5) Autonomous ethical agents: these can calculate the best action in an ethcial dilemma and function independently. E.g., a robo-soldier, sent into battle, which makes ethical decisions that guide its own behavior.
6) Full ethical agents: this term is used to describe human ethical decision makers. Are intentionality, consciousness and free will essential to genuine ethical decision making? Would it be sufficient that machines have "as if it does" versions of these qualities? Could it pass a "Moral Turing Test" for understanding ethics?
If humans create laws that allow them to mistreat entities that resemble human beings, it increases the chances that they will find it easier to mistreat human beings.
Developing an explicit ethical agent is a compelling goal of AI. Many approaches are being pursued. Democracy-dependent algorithms have been created, wherein agents could look up ethical information on the web, giving the machine a kind of "average" or "averaged" ethics. This is probably not good enough. Other methods use neural nets, or offer the human user a case-based reasoning engine with natural language inputs and outputs. Other researchers recommend using deontic and default logics to iteratively construct a theory of ethics. The Andersons have developed a system that extrapolates from experts' intuitions about particular ethical dilemmas.
See machineethics.com
Marcello Guarini, University of Windsor
Computation, Coherence, and Ethical Reasoning
Thagard-Verbeurgt Coherence Theory of Constraints (1998): hypotheses, evidence statements, negative and positive constraints. Used in moral reasoning problems. This system can be encoded in an associative neural network.

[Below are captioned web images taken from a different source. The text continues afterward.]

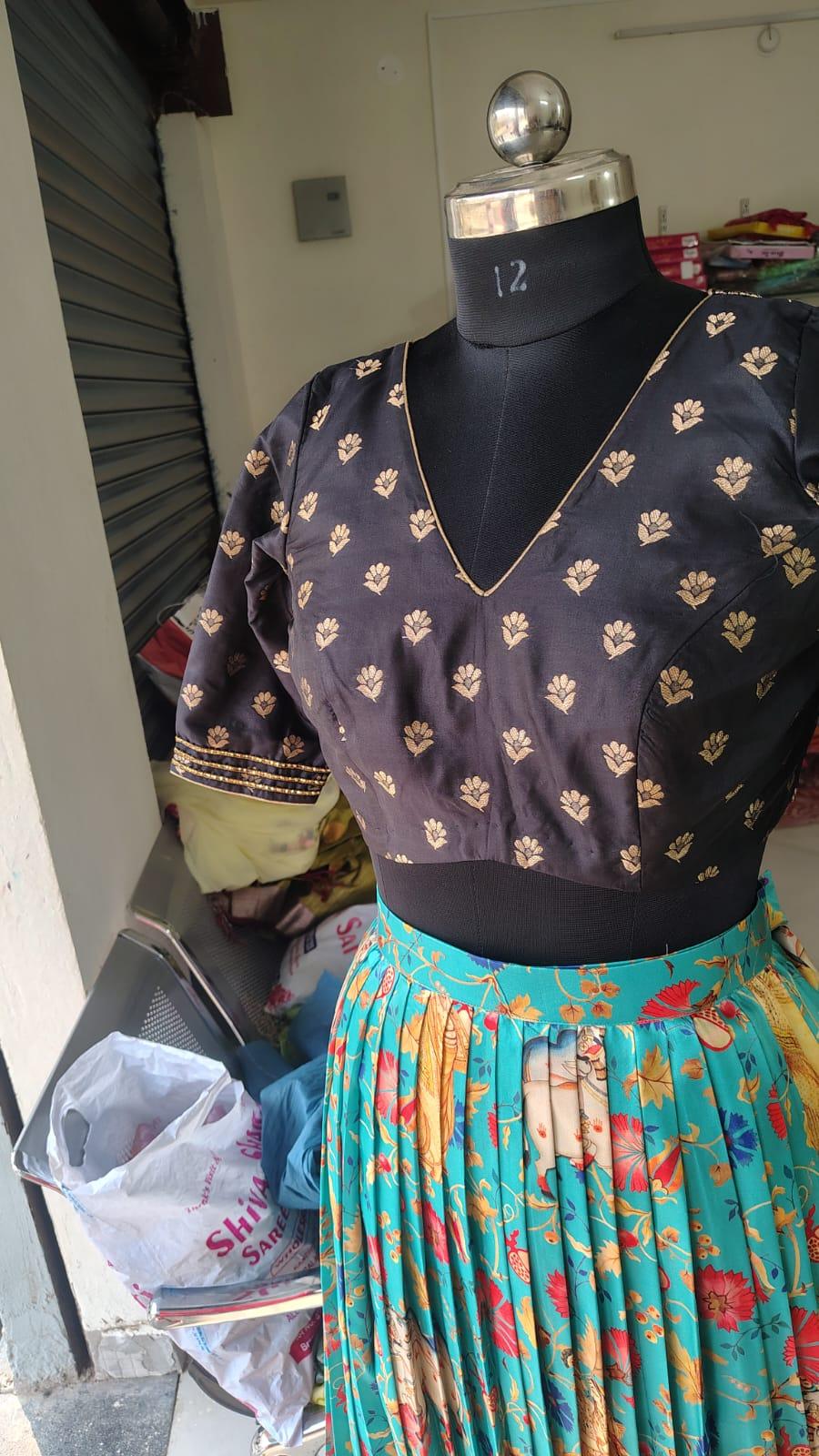 Navy floral blouse with gold leaf motifs and decorative neckline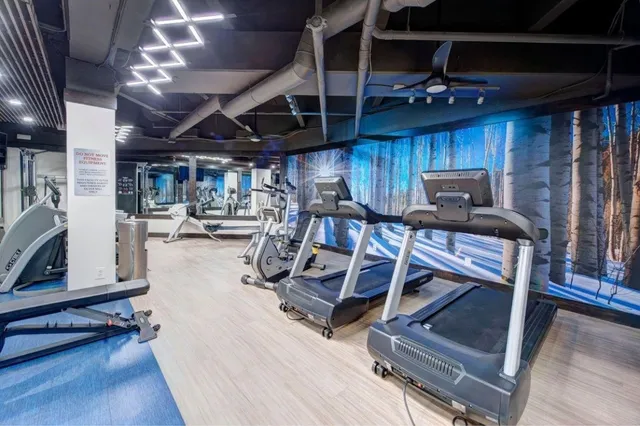 a view of a room with gym equipment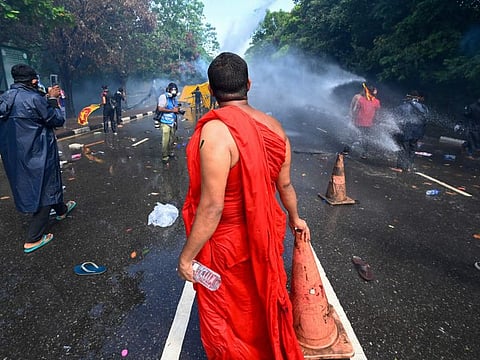 A Buddhist monk looks on as police use tear gas and water cannon to disperse university students protesting to demand the resignation of Sri Lanka's President Gotabaya Rajapaksa over the country's crippling economic crisis, near the parliament building in Colombo on May 6, 2022.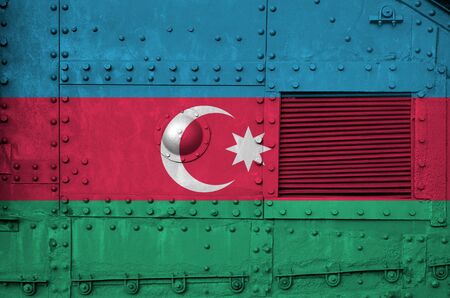 Azerbaijan flag depicted on side part of military armored tank close up. Army forces conceptual backgroundの写真素材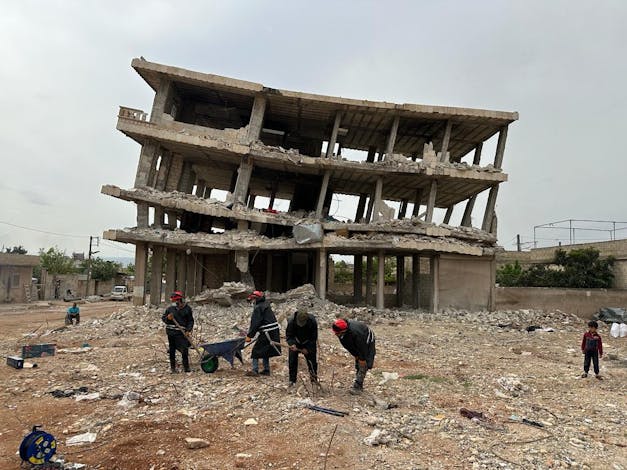 Hulpverleners zijn aan het wel met bijl en kruiwagen voor verwoest gebouw in Turkije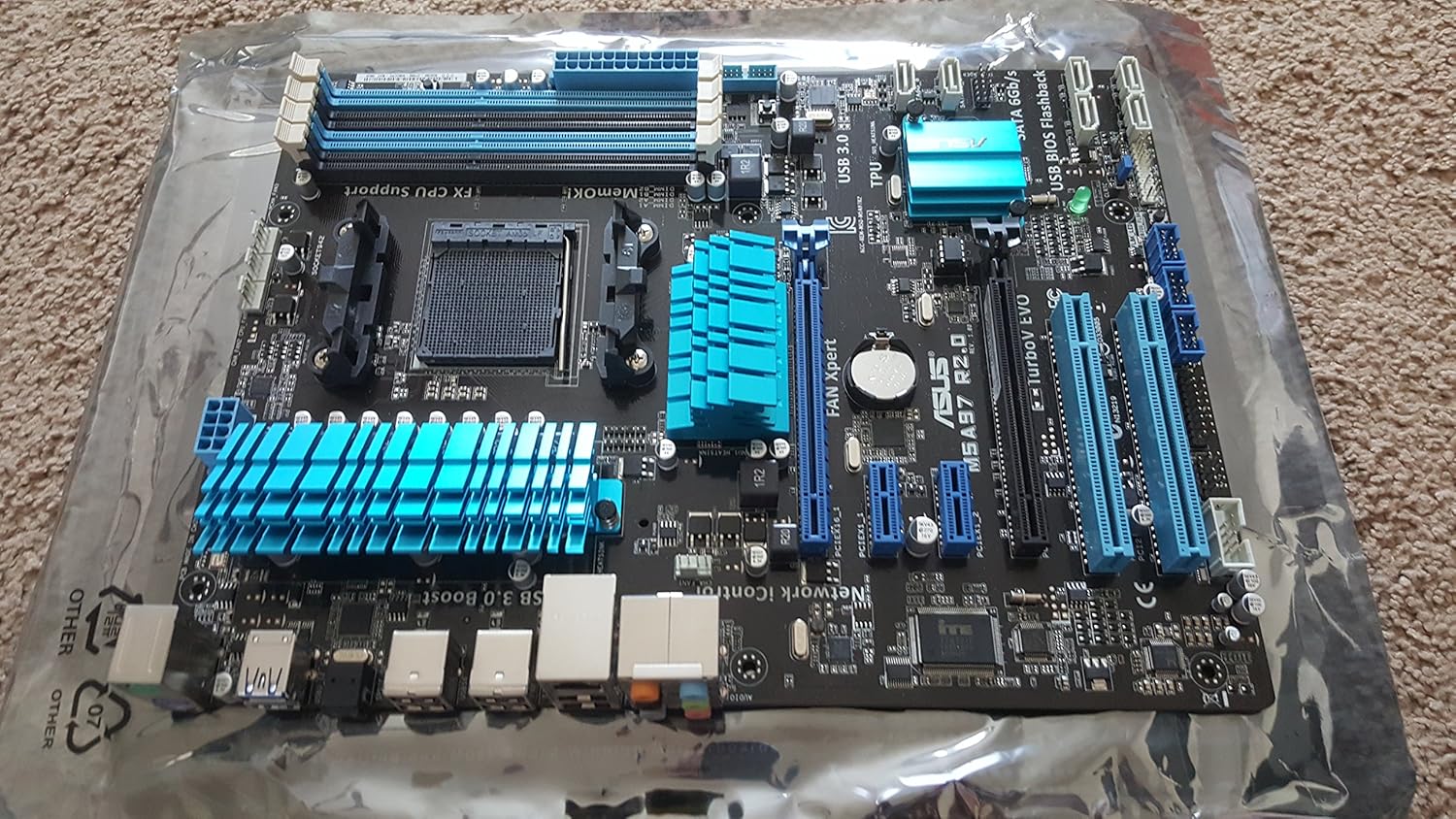 Top-down view of the ASUS M5A97 R2.0 motherboard, highlighting various components and slots.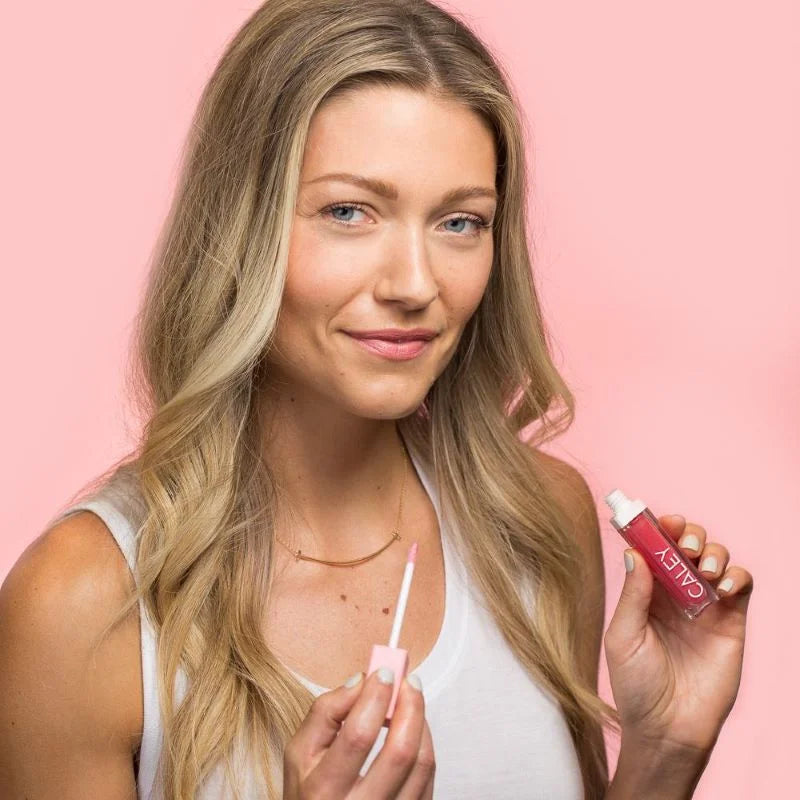 Enhance your natural beauty with Caley Cosmetics' Model with Beachy Kiss Natural Lip Oil Lip Gloss, featuring probiotic cosmetics for a radiant look. Discover the power of probiotics in your makeup routine.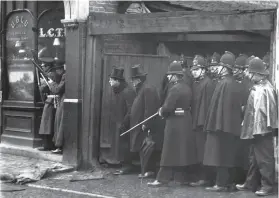  ??  ?? The Siege of Sidney Street in1910 with Winston Churchill observing at the front, and the stainless steel portraits in Angel Alley.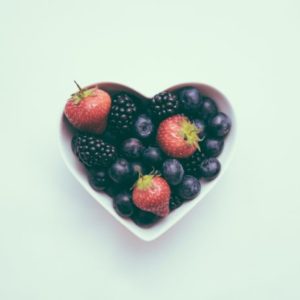 Heart-shaped bowl with berries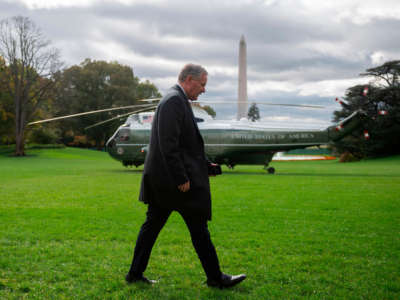 Mark Meadows walks past Marine One helicopter and Washington Monument in Washington, D.C.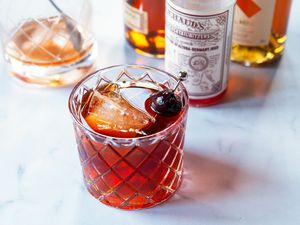 Vieux carre in a whiskey glass with ingredients to make the cocktail behind it.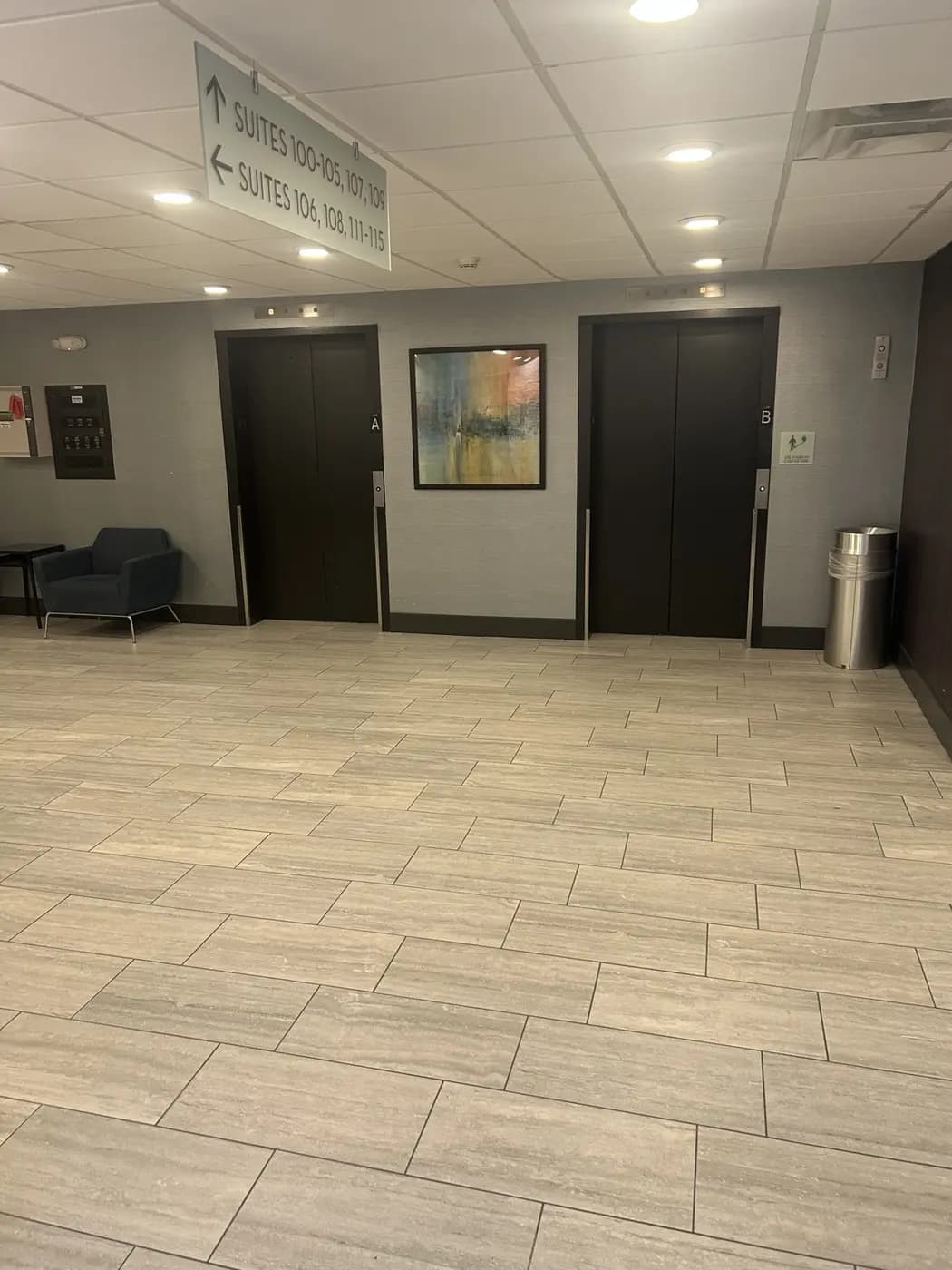 Commercial elevator lobby with large-format tile flooring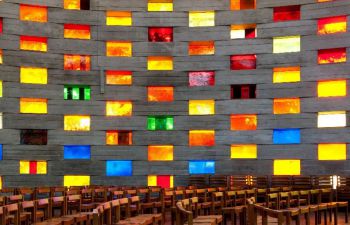 Squares of stained glass as seen from inside the Meeting House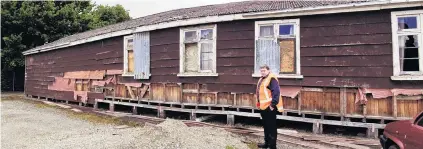  ?? PHOTOS: SUPPLIED ?? To be removed . . . Gore District Council facilities administra­tion officer Neil Mair outside one of the old school buildings that will be demolished. Graffiti from 1944 has been found in one of the buildings.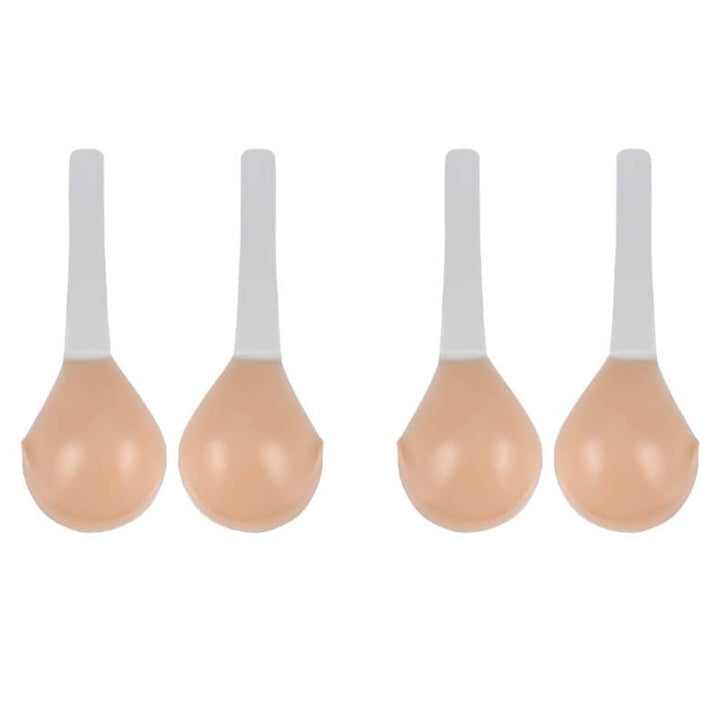 Pair of nude adhesive bra cups with lifting straps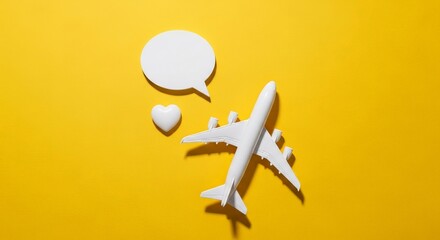A white toy airplane, heart and speech bubble are thoughtfully arranged on bright yellow background.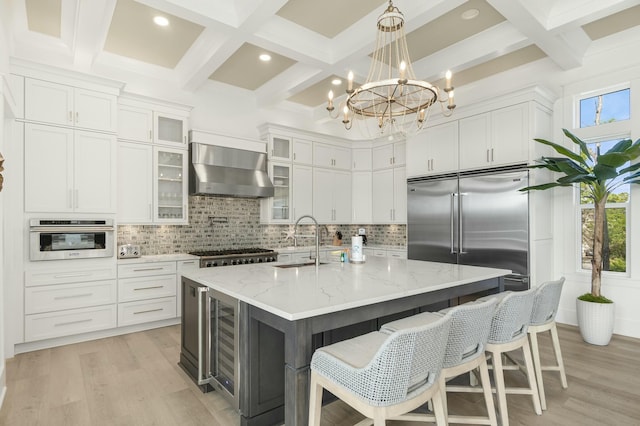 kitchen featuring stainless steel appliances, white cabinetry, a center island with sink, and wall chimney range hood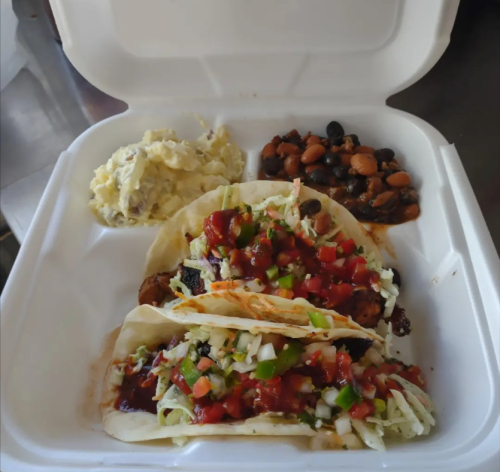 A takeout container with two tacos topped with salsa, alongside sides of potato salad and mixed beans.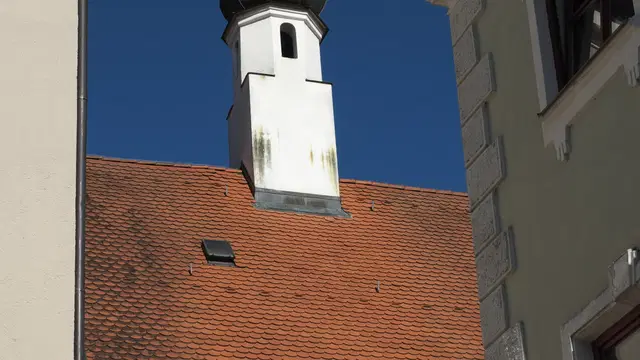 Historisches Colleggebäude in Mindelheim mit Ziegeldächern und kleinem Turm vor blauem Himmel. Ortsmotiv zur Ausflugsplanung.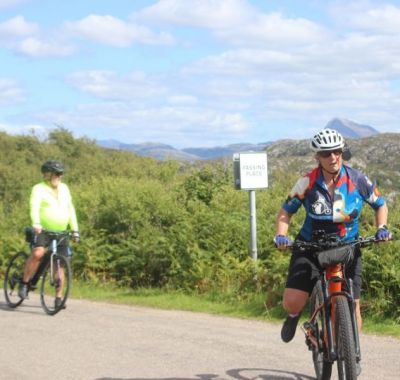 Karen & Darrell Rott Cycling on the  tour with redspokes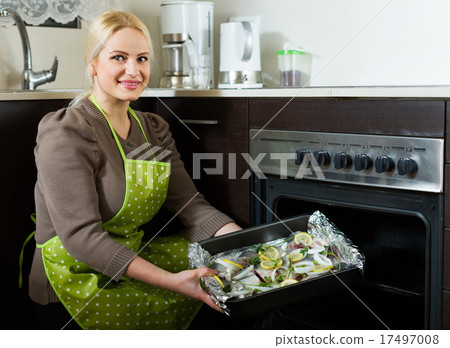 Joyful woman cooking fish 17497008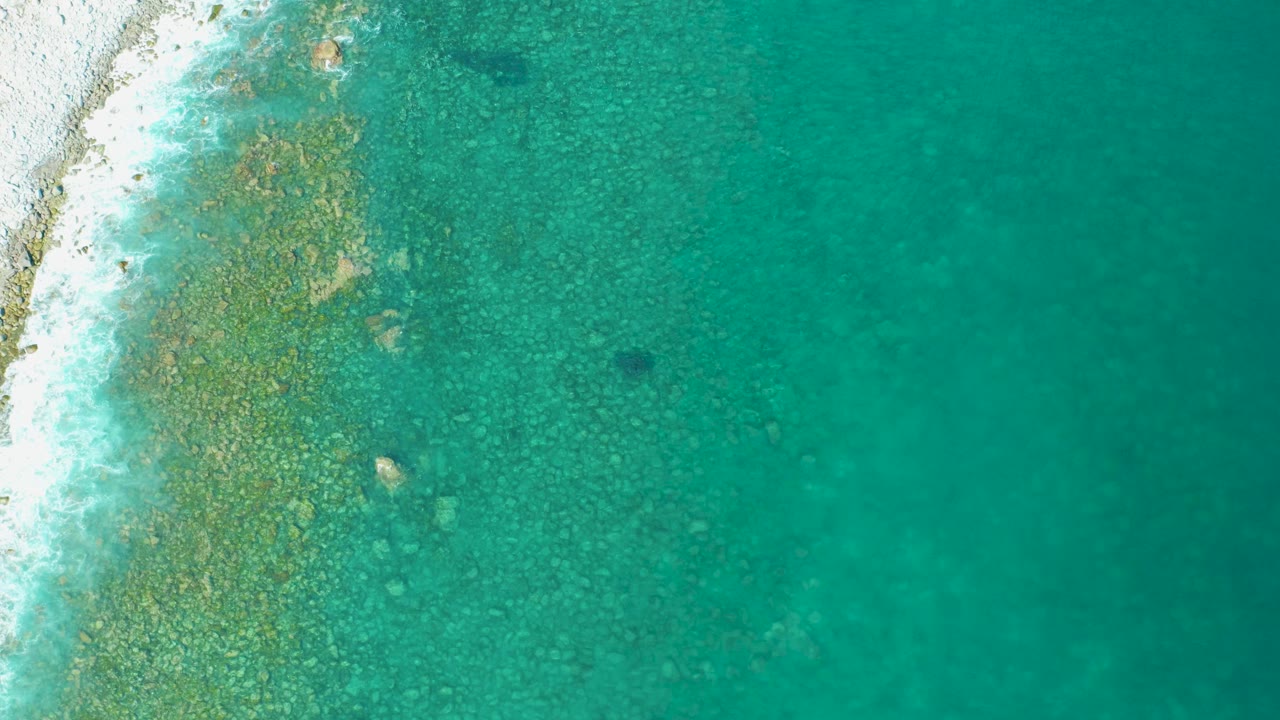Overhead view of Los Frailes turquoise coastal water with pale sand and rocky shallows along the left edge, no visible people.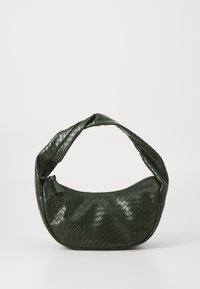 Green woven shoulder bag with a curved shape and a textured finish; features a zip closure and a thick, padded handle.
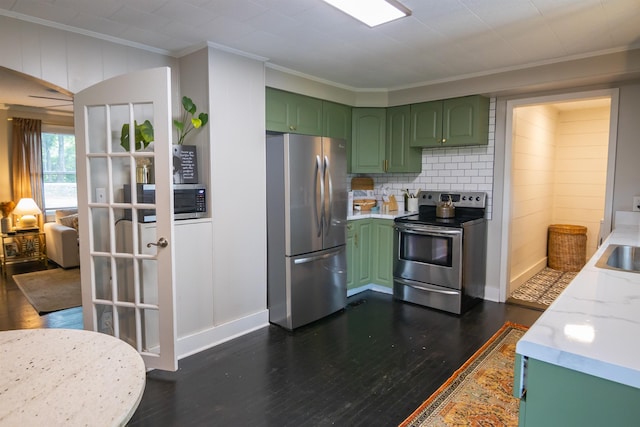  - kitchen with appliances with stainless steel finishes, green cabinetry, ornamental molding, dark wood finished floors, and tasteful backsplash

Thadarg identifies four types of coherence reasonings contributing to ethical reasoning:
explanatory, deducive, deliberative, and analogical coherence. Ethical reasoning is a "multi-coherence" problem. The idea is that it can provide prescriptive or normative recommendations.
People obviously don't arrive at ethical decisions through brute force computation. We don't work out coherence values using internal computation. And we certainly don't do so consciously.
The roll-up: Guarini is critical of the Thagard-Verbeurgt approach, and that coherence is required for moral reasoning in machines. Read his paper for more.